Total Value Locked, or TVL, measures the value of assets deposited into a protocol. It is commonly used to compare DeFi adoption.
Why TVL Is Useful
TVL can show whether users trust a protocol enough to deposit capital. Lending markets, liquid staking protocols, bridges, and decentralized exchanges often use TVL as a headline metric.
Why TVL Can Mislead
TVL can rise because of token incentives, leverage loops, or asset price appreciation. A high TVL number does not automatically mean the protocol has profitable users or durable demand.
TVL Quality Matters
TVL is most useful when deposits are sticky and tied to a real product. It is less reliable when users deposit only to farm incentives or loop borrowed assets.
| TVL pattern | Better interpretation |
|---|---|
| Stable TVL with organic fees | Users may be finding durable utility. |
| TVL rising only during reward campaigns | Growth may reverse when incentives end. |
| TVL concentrated in one asset | Protocol risk depends heavily on that asset's liquidity and price. |
| Recursive lending loops | Headline TVL can overstate distinct user demand. |
TVL Is Not Revenue
A protocol can hold billions in deposits and still earn little revenue. Deposits show capital entrusted to the system; fees show economic activity. Strong analysis compares TVL with revenue, users, retention, and risk.

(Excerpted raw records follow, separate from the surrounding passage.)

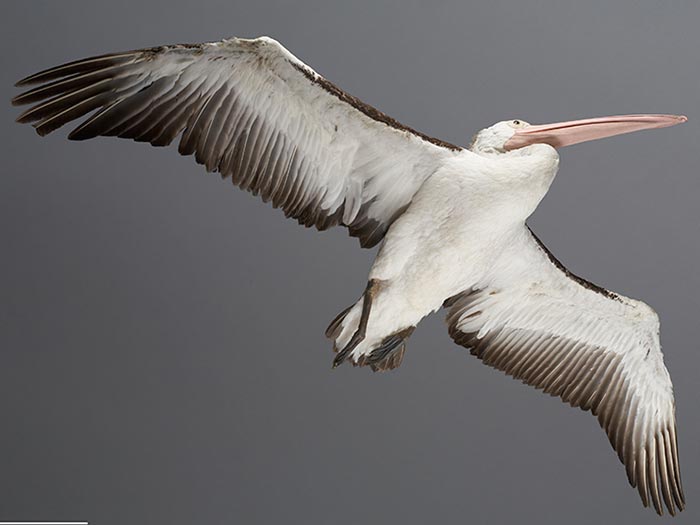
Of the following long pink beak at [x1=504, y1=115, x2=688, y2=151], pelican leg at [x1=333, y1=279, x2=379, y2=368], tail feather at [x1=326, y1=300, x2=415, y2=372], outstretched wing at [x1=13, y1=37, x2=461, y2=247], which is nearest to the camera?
outstretched wing at [x1=13, y1=37, x2=461, y2=247]

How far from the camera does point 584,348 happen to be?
5125 mm

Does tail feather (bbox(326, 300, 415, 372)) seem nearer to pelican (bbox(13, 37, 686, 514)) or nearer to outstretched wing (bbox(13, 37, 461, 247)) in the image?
pelican (bbox(13, 37, 686, 514))

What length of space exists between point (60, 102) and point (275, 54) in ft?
3.03

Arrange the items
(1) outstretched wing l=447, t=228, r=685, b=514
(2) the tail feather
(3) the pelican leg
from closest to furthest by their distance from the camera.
Answer: (3) the pelican leg → (2) the tail feather → (1) outstretched wing l=447, t=228, r=685, b=514

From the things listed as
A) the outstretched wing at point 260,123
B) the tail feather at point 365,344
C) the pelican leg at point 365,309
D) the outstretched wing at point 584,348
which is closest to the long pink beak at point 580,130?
the outstretched wing at point 260,123

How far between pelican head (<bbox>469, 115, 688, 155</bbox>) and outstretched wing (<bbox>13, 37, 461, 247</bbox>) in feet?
1.11

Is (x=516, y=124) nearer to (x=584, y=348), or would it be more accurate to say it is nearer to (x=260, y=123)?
(x=260, y=123)

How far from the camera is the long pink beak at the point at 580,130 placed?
415cm

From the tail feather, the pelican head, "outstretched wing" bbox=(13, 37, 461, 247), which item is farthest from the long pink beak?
the tail feather

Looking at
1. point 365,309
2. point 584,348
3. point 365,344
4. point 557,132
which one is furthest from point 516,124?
point 584,348

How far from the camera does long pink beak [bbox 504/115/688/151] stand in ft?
13.6

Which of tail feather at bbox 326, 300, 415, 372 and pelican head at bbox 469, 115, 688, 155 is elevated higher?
pelican head at bbox 469, 115, 688, 155

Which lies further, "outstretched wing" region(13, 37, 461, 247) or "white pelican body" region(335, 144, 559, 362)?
"white pelican body" region(335, 144, 559, 362)

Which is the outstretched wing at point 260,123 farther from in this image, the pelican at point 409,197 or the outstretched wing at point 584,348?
the outstretched wing at point 584,348
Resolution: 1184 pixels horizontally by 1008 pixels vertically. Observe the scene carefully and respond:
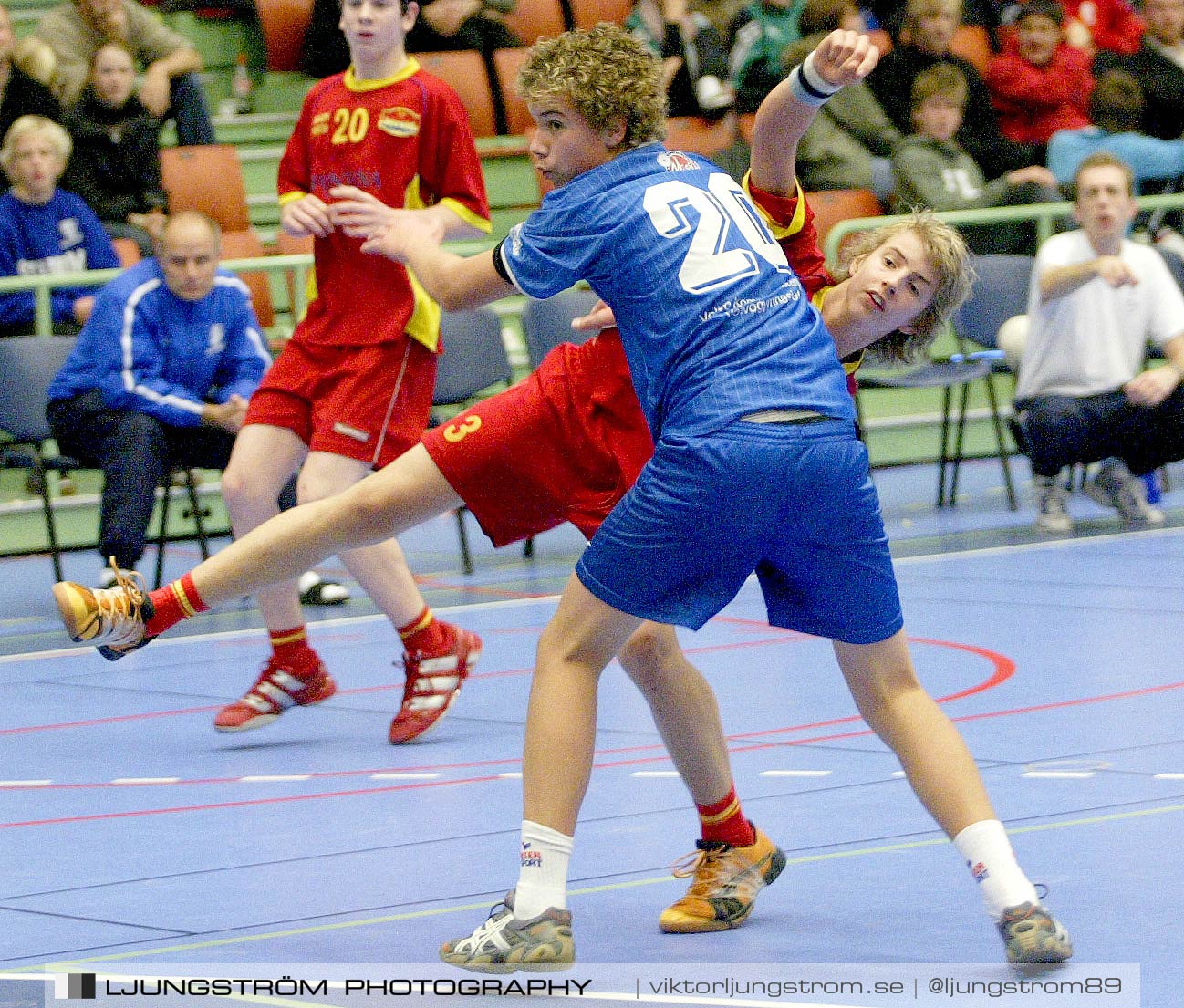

How TokenRadar Applies This
TokenRadar treats TVL as a context metric, not a standalone score. For lending protocols, TVL should be compared with utilization and bad debt risk. For DEXs, it should be compared with volume and fee generation. For bridges, it should be compared with security assumptions and withdrawal liquidity.
Practical Checklist
Ask where TVL comes from, how expensive it is to retain, and whether it leaves when rewards decline. Durable TVL is useful. Rented TVL can disappear quickly and make a protocol look healthier than it is.